Other new federal programs outside the jurisdiction of transportation agencies have direct impact on the sector. The White House has introduced a Freight Logistics Optimization Works (“FLOW”) initiative designed to promote the sharing of critical freight information between different supply chain participants. The digital infrastructure of FLOW is intended to strengthen supply chains by facilitating more frequent and more accurate information. The objective is to reduce COVID-type disruptions and guard against interference through cybersecurity vulnerabilities and other threats. The initial participants in FLOW include the U.S. Department of Transportation and the Ports of Long Beach and Los Angeles, as well as the Georgia Ports Authority, terminal operators, private businesses and logistics and warehousing providers. Private participants are reported to include Nike Inc., Albertsons Companies., Target Corp., Walmart Inc., Union Pacific Corp., FedEx Corp., and Maersk.

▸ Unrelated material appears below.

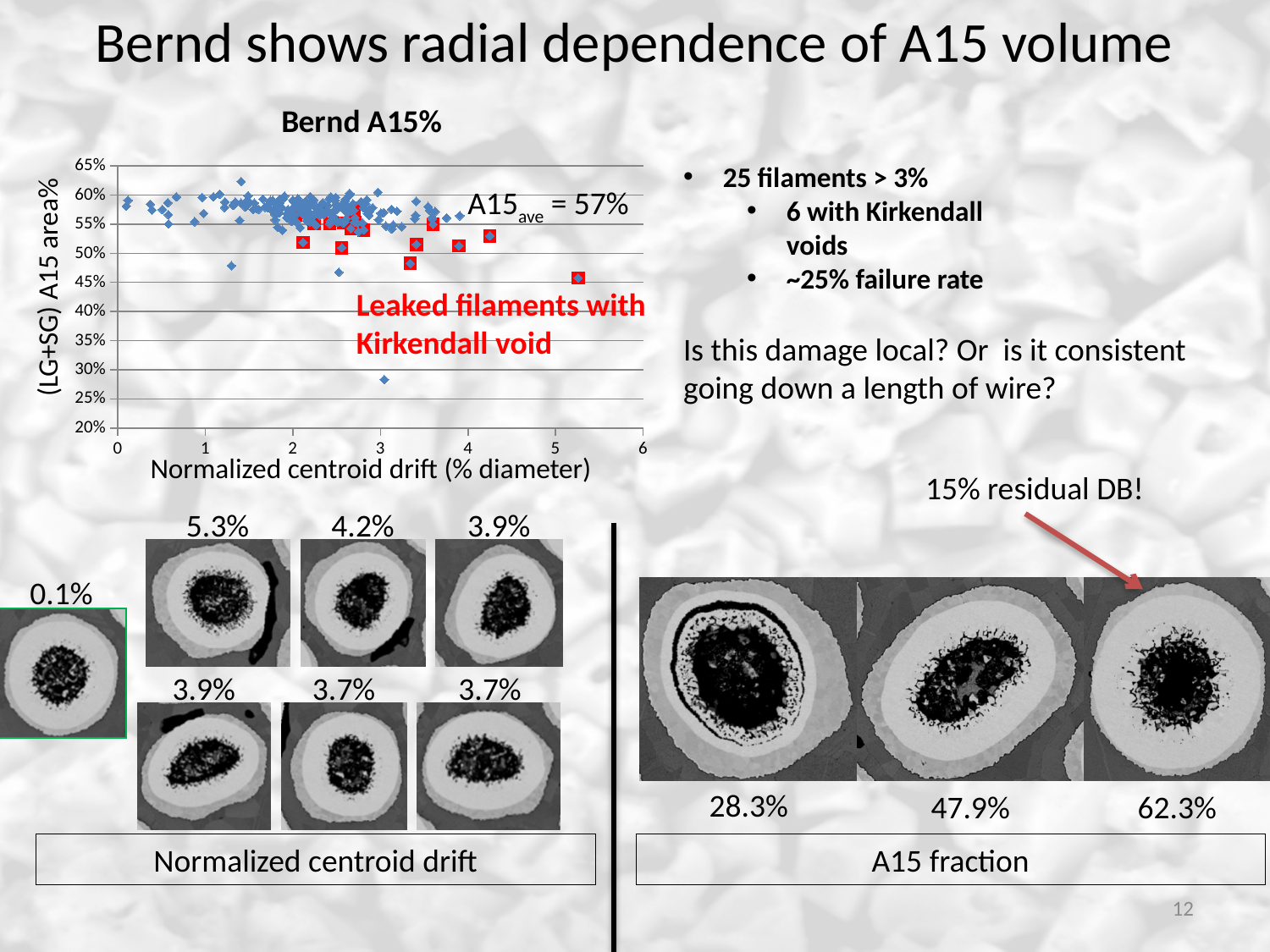
Do the A15 area% values generally rise or fall as normalized centroid drift increases along the x axis? fall What do the red-outlined points on the chart represent, according to the red annotation? Leaked filaments with Kirkendall void What is the highest value shown on the y axis of the chart? 65% What is the highest value shown on the x axis of the chart? 6 Is the A15 area% of the point near a centroid drift of 1.3 that lies below the main cluster greater or less than 50%? less Is the A15 area% of the rightmost red-outlined point (near a centroid drift of 5.3) greater or less than 40%? greater Is the lowest plotted point on the chart (near a centroid drift of 3) greater or less than 25% A15 area? greater What kind of chart is shown under the title "Bernd A15%"? scatter chart What is the title of the chart on the slide? Bernd A15% According to the annotation on the chart, what is the average A15 value (A15ave)? 57%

Just as modern supply chains are global, these cyber concerns and mitigation efforts are not unique to the U.S. On Dec. 14, 2022, the European Parliament issued a Directive on measures for a high level of cybersecurity across the E.U. The Directive designated as “sectors of high criticality” key industry hubs and participants including airports, airlines, traffic control authorities, ports, port equipment operators, and shipping lines. Each of those identified will be required under the Directive to put together an incident response team with resources and technical capabilities to handle cybersecurity threats real-time. The Directive also bolstered reporting requirements incumbent on companies that suffered a cybersecurity attack by requiring the European Union Agency for Cybersecurity (“ENISA”) to develop rules for measuring and handling cybersecurity readiness and to develop a template for incident response.

The global effort against nefarious actors, and the well-being of private industry, requires vigilant day-to-day practices in order to be effective. Our industry has long concerned itself with operational best practices for achieving key metrics such as on-time delivery. It is now time to also give attention to building tech-savvy teams that can conduct nuanced vulnerability reviews to address the receipt of critical data, including personal information, and the personnel who can access it. Scrutiny of owned and leased systems that process critical data, including through cloud-based applications, and to the technical and organizational controls in place to protect such data, is often a key point of internal risk assessment together with the contractual relationships supporting those systems. While that exercise may be familiar, the need to act on information is evolving. An emerging development is the criticality of ensuring that teams have the tools and skills to report and act upon incidents promptly. Current operational best practices include maintaining an incident response plan and conducting annual training regarding the plan. 

The importance of the transportation and logistics industry is increasingly under review from a global competitiveness, national security, and domestic safety perspective. This is positive for a segment that has long viewed itself as the “backbone” of the U.S. and, at least since the COVID-19 pandemic, is widely known across the country as holding that role. Along with that newfound visibility and esteem comes a call to action. The industry, like many other sectors, must remain on guard against the crippling effects that could all too easily be brought about by our enemies.